Économie circulaire, économie linéaire

En renforçant l’ancrage des entreprises dans le territoire, l’économie circulaire représente un formidable outil « anti-délocalisation ». Elle dessine les contours d’une industrie réinventée.

Dans l’ouvrage « L’Industrie, notre avenir », Pascal Hardy invite les entreprises à réinventer leurs modèles industriels.

Extrait de « L’économie circulaire contre la raréfaction des ressources ».

L’économie circulaire recouvre un ensemble de dispositions visant à accroître drastiquement la productivité des ressources utilisées par les industries. Elle s’oppose à l’économie linéaire, dans laquelle s’inscrit l’essentiel de l’activité économique actuelle, qui mobilise massivement des ressources laissées ensuite en chemin ou perdues en fin de vie des produits. Comme le montre une étude de Green Alliance, 81 % de l’économie du Royaume-Uni est aujourd’hui de type linéaire (voir illustration ). Il y a tout lieu de penser que le pourcentage est similaire pour la France.
☆ ☆ ☆ ☆ ☆ ☆ ☆
Travail demandé:
1. Selon l'étude de Green Alliance citée dans le texte sur l'économie circulaire, quelle part de l'économie du Royaume-Uni est de type linéaire ?
2. Poursuivez le texte sur l'économie circulaire à la suite de sa dernière phrase.

Données brutes:
☆ ☆ ☆ ☆ ☆ ☆ ☆
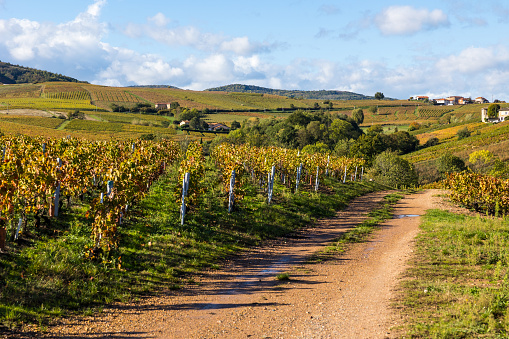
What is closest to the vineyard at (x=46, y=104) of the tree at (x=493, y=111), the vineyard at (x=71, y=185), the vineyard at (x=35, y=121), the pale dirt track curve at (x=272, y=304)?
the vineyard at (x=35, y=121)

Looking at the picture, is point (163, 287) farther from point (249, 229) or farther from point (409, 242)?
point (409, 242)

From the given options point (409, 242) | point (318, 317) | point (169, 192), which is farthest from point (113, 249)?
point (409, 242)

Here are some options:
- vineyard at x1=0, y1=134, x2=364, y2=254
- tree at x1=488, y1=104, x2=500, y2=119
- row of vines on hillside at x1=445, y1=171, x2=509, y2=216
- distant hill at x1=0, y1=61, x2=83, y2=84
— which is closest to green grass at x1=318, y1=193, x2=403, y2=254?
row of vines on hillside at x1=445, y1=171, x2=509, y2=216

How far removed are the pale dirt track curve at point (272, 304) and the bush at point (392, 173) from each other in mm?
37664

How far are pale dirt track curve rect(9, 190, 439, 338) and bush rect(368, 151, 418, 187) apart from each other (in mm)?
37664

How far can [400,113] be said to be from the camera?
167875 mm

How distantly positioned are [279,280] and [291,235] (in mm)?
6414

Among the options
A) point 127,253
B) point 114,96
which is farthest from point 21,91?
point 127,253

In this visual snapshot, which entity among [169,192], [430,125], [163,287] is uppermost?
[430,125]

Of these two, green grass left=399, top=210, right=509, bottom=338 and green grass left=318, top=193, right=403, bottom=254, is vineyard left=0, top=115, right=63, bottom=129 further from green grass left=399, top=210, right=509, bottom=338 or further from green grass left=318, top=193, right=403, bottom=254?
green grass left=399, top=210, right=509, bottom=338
☆ ☆ ☆ ☆ ☆ ☆ ☆
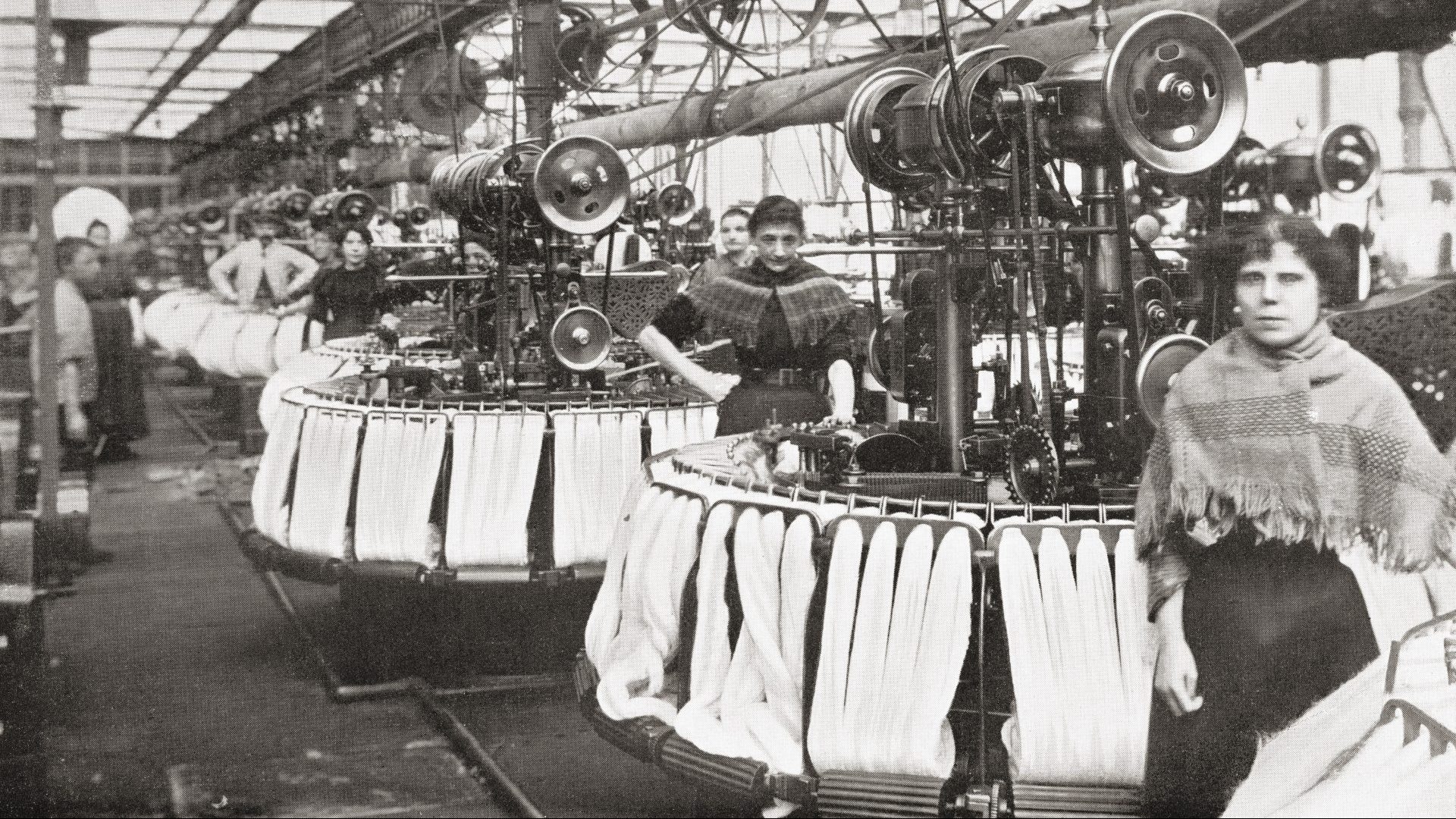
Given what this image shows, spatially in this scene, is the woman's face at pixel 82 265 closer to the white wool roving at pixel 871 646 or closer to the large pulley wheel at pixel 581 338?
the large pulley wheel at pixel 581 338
☆ ☆ ☆ ☆ ☆ ☆ ☆
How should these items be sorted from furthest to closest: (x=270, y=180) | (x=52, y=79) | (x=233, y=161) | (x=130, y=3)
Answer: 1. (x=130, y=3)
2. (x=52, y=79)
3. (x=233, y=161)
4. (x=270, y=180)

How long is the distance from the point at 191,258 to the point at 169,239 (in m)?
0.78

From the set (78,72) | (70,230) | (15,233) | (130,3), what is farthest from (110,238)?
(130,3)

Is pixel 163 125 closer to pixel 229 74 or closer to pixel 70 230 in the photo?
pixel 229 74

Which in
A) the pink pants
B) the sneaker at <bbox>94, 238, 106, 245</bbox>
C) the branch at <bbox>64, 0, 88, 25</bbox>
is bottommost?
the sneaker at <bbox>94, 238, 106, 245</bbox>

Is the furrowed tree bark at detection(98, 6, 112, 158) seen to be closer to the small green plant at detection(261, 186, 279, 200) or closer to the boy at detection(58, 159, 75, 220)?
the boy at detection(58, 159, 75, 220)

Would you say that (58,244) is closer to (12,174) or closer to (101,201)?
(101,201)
☆ ☆ ☆ ☆ ☆ ☆ ☆
Réponses attendues:
1. 81 % de l'économie du Royaume-Uni est de type linéaire.

2.
Source: think tank anglais GreenAlliance

Comme l’a démontré le Wuppertal Institute1, la production d’un simple verre de jus d’orange du type le plus vendu en Europe (jus reconstitué à base de concentré importé du Brésil) nécessite 26 verres d’autres ressources, dont ½ verre de pétrole et 22 d’eau, sans même compter les ressources nécessaires au conditionnement et à la distribution. De même, la fabrication d’une voiture grand public bas de gamme va demander près de 120 000 litres d’eau, parmi des centaines d’autres ressources consommées qui ne se retrouvent pas dans le produit fini. Plus un objet fabriqué est complexe, plus sa production consomme de ressources : un ordinateur portable de 1,5 kg va « contenir » à lui seul 2,3 barils de pétrole, 1 300 kg de minerais et matières premières diverses, 22 kg de produits chimiques transformés et 1 500 litres d’eau.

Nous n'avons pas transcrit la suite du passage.